• [PROBLEM TO SOLVE]: Copy every line, leaving nothing out and adding nothing.

Spatial relationship records
..........
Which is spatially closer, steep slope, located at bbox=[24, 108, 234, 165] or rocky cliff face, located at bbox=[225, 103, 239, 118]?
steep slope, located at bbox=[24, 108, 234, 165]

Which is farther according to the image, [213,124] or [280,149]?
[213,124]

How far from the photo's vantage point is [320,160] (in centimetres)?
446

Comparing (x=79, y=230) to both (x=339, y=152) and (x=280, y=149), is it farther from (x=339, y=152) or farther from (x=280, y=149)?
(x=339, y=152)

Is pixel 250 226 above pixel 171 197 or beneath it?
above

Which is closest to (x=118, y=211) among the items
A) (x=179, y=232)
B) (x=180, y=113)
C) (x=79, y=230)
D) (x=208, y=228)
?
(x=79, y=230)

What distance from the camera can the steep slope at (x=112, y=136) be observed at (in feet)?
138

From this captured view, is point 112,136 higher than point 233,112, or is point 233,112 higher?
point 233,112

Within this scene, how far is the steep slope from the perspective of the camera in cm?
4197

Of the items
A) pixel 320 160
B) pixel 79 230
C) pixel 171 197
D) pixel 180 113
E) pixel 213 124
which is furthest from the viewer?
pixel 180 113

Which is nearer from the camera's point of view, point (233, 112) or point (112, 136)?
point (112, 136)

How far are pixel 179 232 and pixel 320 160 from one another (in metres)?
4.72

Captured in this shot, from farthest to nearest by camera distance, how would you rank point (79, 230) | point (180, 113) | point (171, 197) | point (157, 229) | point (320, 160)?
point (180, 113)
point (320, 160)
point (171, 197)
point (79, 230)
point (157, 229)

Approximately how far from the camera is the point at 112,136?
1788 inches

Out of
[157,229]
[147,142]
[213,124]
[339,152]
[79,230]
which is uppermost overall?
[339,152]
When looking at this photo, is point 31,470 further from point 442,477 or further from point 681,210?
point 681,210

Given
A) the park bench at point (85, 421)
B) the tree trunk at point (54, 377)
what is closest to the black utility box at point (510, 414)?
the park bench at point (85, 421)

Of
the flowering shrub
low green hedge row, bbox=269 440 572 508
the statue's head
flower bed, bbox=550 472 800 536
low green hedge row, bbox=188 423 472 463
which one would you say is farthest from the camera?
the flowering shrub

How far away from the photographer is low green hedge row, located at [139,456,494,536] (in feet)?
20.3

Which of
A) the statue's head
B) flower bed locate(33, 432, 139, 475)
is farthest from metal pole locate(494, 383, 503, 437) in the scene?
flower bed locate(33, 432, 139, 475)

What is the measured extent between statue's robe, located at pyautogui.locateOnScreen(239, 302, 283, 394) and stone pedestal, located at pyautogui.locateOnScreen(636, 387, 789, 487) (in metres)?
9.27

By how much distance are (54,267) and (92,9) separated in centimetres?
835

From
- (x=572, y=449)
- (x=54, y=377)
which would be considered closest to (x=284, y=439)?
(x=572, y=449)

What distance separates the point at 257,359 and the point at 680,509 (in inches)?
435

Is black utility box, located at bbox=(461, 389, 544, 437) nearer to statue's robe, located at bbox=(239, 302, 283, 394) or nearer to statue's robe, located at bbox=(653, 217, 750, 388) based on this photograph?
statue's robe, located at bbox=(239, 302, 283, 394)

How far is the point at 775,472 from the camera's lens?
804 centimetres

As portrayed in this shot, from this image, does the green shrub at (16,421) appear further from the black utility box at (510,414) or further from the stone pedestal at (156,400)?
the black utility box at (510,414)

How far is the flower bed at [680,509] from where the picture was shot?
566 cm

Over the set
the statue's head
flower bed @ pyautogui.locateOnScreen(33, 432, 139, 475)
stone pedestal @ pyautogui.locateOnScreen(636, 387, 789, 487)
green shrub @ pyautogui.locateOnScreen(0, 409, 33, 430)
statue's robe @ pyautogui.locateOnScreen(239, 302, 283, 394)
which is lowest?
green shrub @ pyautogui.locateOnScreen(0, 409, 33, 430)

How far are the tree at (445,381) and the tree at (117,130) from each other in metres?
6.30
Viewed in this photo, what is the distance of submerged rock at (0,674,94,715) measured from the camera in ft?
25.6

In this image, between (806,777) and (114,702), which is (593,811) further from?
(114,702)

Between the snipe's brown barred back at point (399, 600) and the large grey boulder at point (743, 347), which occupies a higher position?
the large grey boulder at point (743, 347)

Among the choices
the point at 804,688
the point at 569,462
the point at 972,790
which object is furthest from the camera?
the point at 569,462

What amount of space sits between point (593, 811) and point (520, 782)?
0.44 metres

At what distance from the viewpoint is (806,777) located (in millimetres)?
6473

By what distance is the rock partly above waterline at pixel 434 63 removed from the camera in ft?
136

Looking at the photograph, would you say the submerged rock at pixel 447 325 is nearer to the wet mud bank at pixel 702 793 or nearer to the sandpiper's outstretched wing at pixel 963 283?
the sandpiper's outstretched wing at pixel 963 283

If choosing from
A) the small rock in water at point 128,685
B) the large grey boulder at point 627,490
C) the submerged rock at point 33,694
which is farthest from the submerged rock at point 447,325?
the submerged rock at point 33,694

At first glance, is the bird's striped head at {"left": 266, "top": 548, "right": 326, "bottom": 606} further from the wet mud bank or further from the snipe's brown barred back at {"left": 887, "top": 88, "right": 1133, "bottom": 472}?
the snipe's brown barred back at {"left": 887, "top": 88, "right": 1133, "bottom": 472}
..........
• [THE ANSWER]:
Which is spatially closer, steep slope, located at bbox=[24, 108, 234, 165] or rocky cliff face, located at bbox=[225, 103, 239, 118]?
steep slope, located at bbox=[24, 108, 234, 165]

Which is farther according to the image, [213,124] or [280,149]?
[213,124]

How far from the photo's vantage point is [320,160] (in centimetres)?
446

Comparing (x=79, y=230) to both (x=339, y=152) and (x=280, y=149), is it farther from (x=339, y=152) or farther from (x=280, y=149)?
(x=339, y=152)

Is pixel 250 226 above pixel 171 197 or beneath it?
above

Which is closest to (x=118, y=211) among the items
A) (x=179, y=232)
B) (x=180, y=113)
C) (x=79, y=230)
D) (x=208, y=228)
?
(x=79, y=230)

What distance from the camera can the steep slope at (x=112, y=136) be observed at (in feet)?
138

From this captured view, is point 112,136 higher than point 233,112, or is point 233,112 higher?
point 233,112

Within this scene, how far is the steep slope from the perspective of the camera in cm?
4197

Of the items
A) pixel 320 160
B) pixel 79 230
C) pixel 171 197
D) pixel 180 113
E) pixel 213 124
which is furthest from the viewer?
pixel 180 113

Which is nearer from the camera's point of view, point (233, 112) or point (112, 136)?
point (112, 136)

How far are pixel 179 232 and pixel 320 160 from one another (in metres)?
4.72

Captured in this shot, from farthest to nearest by camera distance, how would you rank point (79, 230) | point (180, 113) | point (171, 197) | point (157, 229) | point (320, 160)?
point (180, 113)
point (320, 160)
point (171, 197)
point (79, 230)
point (157, 229)

Approximately how far from the camera is the point at 112,136?
1788 inches

Out of
[157,229]
[147,142]
[213,124]
[339,152]
[79,230]
which is uppermost overall?
[339,152]
When looking at this photo, is point 31,470 further from point 442,477 or further from point 681,210?
point 681,210

Given
A) the park bench at point (85, 421)
B) the tree trunk at point (54, 377)
what is closest to the black utility box at point (510, 414)?
the park bench at point (85, 421)

Of
the flowering shrub
low green hedge row, bbox=269 440 572 508
the statue's head
flower bed, bbox=550 472 800 536
low green hedge row, bbox=188 423 472 463
which one would you say is farthest from the camera?
the flowering shrub

How far away from the photographer is low green hedge row, located at [139,456,494,536] (in feet)?
20.3

Which of
A) the statue's head
B) flower bed locate(33, 432, 139, 475)
is farthest from metal pole locate(494, 383, 503, 437) in the scene?
flower bed locate(33, 432, 139, 475)

What is the measured extent between statue's robe, located at pyautogui.locateOnScreen(239, 302, 283, 394) and stone pedestal, located at pyautogui.locateOnScreen(636, 387, 789, 487) (in metres)?
9.27

By how much distance are (54,267) and (92,9) separated in centimetres?
835

From
- (x=572, y=449)
- (x=54, y=377)
which would be considered closest to (x=284, y=439)?
(x=572, y=449)

What distance separates the point at 257,359 and the point at 680,509 (in inches)?
435

Is black utility box, located at bbox=(461, 389, 544, 437) nearer to statue's robe, located at bbox=(239, 302, 283, 394) or nearer to statue's robe, located at bbox=(653, 217, 750, 388) based on this photograph?
statue's robe, located at bbox=(239, 302, 283, 394)

How far is the point at 775,472 from the camera's lens?
804 centimetres

As portrayed in this shot, from this image, does the green shrub at (16,421) appear further from the black utility box at (510,414) or further from the stone pedestal at (156,400)?
the black utility box at (510,414)

How far is the flower bed at [680,509] from where the picture was shot?
566 cm

Over the set
the statue's head
flower bed @ pyautogui.locateOnScreen(33, 432, 139, 475)
stone pedestal @ pyautogui.locateOnScreen(636, 387, 789, 487)
green shrub @ pyautogui.locateOnScreen(0, 409, 33, 430)
statue's robe @ pyautogui.locateOnScreen(239, 302, 283, 394)
which is lowest?
green shrub @ pyautogui.locateOnScreen(0, 409, 33, 430)

How far are the tree at (445,381) and the tree at (117,130) from each other in metres?
6.30
Viewed in this photo, what is the distance of submerged rock at (0,674,94,715) measured from the camera in ft?
25.6

In this image, between (806,777) and (114,702), which is (593,811) further from?
(114,702)

Between the snipe's brown barred back at point (399, 600) and the large grey boulder at point (743, 347), which occupies a higher position?
the large grey boulder at point (743, 347)

Among the choices
the point at 804,688
the point at 569,462
the point at 972,790
which object is furthest from the camera?
the point at 569,462

What amount of space sits between point (593, 811) and point (520, 782)?
0.44 metres

At what distance from the viewpoint is (806,777) located (in millimetres)?
6473

By what distance is the rock partly above waterline at pixel 434 63 removed from the camera in ft?
136

Looking at the photograph, would you say the submerged rock at pixel 447 325 is nearer to the wet mud bank at pixel 702 793 or nearer to the sandpiper's outstretched wing at pixel 963 283?
the sandpiper's outstretched wing at pixel 963 283

If choosing from
A) the small rock in water at point 128,685
B) the large grey boulder at point 627,490
C) the submerged rock at point 33,694
which is farthest from the submerged rock at point 447,325?
the submerged rock at point 33,694

At first glance, is the bird's striped head at {"left": 266, "top": 548, "right": 326, "bottom": 606} further from the wet mud bank or further from the snipe's brown barred back at {"left": 887, "top": 88, "right": 1133, "bottom": 472}?
the snipe's brown barred back at {"left": 887, "top": 88, "right": 1133, "bottom": 472}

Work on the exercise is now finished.